15 Life-Situation Design
This design was part of the recommendation of the Commission on the Reorganization of Secondary Education, sponsored by NEA in 1918 Deals with the life situations of health, worthy home membership, vocation, citizenship, leisure, and ethical character. This design has three assumptions: 1) persistent life situations are crucial to a society’s successful functioning and that it makes educational sense to organize a curriculum around them; 2) students see direct relevance to what they are studying if the content is organized around aspects of community life; 3) students will be directly involved in improving society. Problem-solving is heavily emphasized in this design.

16 Core Design This design is centered on general education and is based on problems arising out of common human activities. The curriculum is carefully planned before the students arrive, but with the notion that adjustment can be made if necessary. This design is usually taught in a block-time format, whereby two or more normal periods for teaching the core component are scheduled together. Problems are selected by either the teacher or students.
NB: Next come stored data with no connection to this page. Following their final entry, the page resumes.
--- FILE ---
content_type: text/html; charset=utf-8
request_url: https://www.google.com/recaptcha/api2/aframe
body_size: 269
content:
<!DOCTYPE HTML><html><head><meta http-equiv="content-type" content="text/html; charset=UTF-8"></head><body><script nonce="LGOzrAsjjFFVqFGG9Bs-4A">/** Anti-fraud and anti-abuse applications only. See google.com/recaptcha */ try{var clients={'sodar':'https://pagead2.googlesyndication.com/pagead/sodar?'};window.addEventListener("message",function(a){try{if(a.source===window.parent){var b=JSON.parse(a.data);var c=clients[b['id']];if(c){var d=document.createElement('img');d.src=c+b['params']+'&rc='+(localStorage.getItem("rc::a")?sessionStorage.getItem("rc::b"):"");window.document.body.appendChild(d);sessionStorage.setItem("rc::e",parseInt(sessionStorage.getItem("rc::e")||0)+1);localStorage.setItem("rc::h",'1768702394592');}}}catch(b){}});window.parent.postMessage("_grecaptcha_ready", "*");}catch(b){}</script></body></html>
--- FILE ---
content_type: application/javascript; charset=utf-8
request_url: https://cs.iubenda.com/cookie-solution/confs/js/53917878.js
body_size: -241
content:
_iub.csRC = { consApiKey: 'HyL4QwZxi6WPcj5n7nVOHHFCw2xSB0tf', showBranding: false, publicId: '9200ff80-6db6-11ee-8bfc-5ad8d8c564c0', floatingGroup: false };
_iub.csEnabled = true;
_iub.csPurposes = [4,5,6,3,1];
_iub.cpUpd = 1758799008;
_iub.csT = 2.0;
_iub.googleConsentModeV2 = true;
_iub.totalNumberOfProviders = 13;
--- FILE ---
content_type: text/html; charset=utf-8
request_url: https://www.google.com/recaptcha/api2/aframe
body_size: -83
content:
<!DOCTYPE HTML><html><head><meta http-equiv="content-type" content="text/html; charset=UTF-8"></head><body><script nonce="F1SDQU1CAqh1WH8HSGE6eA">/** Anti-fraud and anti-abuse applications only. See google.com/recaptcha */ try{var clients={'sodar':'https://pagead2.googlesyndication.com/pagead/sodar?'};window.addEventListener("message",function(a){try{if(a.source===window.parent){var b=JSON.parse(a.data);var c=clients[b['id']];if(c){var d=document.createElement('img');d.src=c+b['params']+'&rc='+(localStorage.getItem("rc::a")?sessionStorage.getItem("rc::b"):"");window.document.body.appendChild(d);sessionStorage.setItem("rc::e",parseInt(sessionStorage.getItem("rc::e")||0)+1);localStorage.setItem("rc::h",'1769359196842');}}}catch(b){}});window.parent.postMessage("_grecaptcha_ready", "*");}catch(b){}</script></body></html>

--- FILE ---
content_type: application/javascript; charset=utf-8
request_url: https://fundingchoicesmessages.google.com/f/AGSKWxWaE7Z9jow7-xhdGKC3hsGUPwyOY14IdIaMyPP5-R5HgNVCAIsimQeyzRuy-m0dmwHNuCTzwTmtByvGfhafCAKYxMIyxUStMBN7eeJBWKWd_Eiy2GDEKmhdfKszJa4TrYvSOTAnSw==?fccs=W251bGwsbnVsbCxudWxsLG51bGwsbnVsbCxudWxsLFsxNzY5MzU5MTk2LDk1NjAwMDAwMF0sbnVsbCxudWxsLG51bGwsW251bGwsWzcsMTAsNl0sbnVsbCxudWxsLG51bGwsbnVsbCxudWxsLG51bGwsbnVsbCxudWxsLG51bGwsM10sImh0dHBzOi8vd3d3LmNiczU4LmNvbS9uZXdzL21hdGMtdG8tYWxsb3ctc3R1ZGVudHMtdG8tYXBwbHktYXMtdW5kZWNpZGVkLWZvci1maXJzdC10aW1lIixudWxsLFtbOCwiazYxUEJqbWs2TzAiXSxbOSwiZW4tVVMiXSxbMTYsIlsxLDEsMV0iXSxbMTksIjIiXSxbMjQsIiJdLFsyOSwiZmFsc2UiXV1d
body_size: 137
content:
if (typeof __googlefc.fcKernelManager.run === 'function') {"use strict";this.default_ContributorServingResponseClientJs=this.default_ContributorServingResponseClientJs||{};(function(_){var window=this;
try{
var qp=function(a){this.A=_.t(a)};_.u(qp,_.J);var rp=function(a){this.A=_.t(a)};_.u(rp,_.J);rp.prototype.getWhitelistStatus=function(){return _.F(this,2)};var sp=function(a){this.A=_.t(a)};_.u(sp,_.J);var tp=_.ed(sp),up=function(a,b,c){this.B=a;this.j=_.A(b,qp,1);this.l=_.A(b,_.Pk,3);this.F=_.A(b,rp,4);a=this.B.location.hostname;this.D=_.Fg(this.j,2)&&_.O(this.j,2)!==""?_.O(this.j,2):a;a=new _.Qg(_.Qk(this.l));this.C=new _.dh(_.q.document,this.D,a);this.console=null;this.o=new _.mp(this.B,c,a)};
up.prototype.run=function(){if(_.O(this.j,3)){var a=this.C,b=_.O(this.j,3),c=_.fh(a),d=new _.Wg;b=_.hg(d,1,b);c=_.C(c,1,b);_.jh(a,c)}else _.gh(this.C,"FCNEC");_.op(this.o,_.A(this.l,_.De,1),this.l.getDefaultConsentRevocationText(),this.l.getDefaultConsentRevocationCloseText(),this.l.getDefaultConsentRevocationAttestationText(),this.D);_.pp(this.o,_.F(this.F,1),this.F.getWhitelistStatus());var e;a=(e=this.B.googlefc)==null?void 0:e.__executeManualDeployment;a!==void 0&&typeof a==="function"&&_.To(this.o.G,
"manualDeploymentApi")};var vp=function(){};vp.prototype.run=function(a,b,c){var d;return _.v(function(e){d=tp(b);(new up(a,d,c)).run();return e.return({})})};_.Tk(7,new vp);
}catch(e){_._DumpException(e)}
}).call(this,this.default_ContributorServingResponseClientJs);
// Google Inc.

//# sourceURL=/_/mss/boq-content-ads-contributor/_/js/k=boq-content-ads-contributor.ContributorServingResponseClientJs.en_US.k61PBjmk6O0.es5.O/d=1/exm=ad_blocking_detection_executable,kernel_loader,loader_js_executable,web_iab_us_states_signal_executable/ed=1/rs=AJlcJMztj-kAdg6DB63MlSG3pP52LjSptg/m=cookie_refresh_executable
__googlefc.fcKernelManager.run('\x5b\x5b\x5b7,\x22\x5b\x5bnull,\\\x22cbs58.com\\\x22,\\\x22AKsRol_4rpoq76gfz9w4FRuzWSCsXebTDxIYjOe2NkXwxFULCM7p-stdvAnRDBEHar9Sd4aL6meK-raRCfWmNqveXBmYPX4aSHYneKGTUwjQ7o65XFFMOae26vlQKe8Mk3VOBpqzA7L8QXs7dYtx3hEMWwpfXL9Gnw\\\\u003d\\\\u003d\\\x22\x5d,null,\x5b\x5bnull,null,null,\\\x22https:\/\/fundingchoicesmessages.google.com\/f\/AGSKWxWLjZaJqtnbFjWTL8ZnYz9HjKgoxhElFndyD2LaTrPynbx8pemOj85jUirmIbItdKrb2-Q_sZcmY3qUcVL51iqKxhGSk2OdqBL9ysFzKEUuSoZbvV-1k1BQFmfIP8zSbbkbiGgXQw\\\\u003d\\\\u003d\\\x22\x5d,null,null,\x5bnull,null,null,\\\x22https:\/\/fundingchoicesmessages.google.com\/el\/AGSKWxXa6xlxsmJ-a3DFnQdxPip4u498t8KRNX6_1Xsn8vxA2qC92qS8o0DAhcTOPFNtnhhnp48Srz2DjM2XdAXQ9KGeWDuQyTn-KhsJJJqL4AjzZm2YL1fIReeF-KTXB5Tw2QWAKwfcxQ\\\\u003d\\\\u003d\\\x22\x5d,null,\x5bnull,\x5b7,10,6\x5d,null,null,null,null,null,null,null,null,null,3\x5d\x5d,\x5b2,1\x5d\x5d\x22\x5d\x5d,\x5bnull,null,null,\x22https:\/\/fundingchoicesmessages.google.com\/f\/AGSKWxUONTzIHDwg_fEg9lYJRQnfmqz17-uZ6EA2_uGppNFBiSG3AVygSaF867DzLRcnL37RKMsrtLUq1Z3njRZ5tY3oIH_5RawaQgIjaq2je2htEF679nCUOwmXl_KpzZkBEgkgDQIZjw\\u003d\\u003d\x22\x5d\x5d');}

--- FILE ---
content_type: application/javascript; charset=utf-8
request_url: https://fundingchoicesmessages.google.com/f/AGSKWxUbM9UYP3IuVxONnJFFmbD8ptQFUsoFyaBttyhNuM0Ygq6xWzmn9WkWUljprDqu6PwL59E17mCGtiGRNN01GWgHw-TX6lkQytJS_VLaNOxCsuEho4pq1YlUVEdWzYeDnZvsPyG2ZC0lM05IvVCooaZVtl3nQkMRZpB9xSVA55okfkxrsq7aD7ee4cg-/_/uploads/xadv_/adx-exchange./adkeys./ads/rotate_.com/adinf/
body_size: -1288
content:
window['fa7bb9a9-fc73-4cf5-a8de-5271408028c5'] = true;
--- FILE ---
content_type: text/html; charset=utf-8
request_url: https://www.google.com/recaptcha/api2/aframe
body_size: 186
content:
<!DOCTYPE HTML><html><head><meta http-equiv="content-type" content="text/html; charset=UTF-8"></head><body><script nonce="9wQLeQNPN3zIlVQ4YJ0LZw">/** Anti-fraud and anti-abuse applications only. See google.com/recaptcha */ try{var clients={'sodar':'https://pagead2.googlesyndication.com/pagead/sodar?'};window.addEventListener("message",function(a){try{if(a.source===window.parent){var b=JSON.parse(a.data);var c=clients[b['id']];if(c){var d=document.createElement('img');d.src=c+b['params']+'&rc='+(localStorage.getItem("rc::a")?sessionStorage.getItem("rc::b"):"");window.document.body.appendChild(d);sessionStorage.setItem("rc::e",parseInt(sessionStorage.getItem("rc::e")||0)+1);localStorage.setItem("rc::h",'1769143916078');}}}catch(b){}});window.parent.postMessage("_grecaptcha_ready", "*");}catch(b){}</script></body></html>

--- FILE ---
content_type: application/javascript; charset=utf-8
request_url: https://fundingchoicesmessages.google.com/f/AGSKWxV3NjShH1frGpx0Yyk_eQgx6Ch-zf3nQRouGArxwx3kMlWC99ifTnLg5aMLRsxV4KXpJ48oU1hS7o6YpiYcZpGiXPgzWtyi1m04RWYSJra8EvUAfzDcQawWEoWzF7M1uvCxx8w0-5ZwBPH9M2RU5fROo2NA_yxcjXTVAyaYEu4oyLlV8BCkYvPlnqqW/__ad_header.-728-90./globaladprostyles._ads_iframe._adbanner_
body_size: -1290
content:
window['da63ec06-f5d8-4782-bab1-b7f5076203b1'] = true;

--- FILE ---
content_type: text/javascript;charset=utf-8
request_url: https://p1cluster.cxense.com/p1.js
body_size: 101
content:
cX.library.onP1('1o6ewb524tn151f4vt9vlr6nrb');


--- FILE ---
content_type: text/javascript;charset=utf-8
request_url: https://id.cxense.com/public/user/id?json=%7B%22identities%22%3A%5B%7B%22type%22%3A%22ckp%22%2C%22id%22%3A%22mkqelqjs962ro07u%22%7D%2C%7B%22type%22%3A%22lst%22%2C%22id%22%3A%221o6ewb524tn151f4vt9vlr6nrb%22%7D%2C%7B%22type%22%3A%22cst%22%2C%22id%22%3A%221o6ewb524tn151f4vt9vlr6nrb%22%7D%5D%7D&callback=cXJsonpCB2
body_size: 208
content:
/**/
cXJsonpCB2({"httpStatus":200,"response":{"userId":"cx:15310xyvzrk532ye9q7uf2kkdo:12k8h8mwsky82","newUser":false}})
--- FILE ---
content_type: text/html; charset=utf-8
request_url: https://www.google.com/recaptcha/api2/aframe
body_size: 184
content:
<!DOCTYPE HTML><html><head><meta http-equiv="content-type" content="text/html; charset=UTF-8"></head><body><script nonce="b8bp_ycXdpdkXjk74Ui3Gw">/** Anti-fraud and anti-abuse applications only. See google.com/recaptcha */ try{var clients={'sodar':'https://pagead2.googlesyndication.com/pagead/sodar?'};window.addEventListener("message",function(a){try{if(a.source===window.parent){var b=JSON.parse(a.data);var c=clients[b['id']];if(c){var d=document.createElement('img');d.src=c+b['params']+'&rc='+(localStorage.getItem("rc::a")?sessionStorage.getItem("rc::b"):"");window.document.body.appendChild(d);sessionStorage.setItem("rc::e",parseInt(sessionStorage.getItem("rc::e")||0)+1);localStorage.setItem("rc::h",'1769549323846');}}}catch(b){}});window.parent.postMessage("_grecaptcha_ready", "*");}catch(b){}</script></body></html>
17 Social Problems, Reconstructionist Design
This design has the primary purpose of engaging the learner in analyzing the many severe problems confronting humankind. The exact content and objectives are to be decided by those who actually create the curriculum. The curriculum is to engage students in a critical analysis of the local, national, and international community. Also, attention is to be given to the political practices of business and government groups and their impact on the economic realities of the workforce.

18 Three Types of Curriculum Designs
Subject-Centered Learner-Centered Problem-Centered **Most curriculum designs are modifications and/or interpretations of these three designs. **Information on these slides taken from the following text: Ornstein, A., & Hunkins, F. (2008). Curriculum foundations, principles, and issues (5th ed.). Boston: Allyn and Bacon.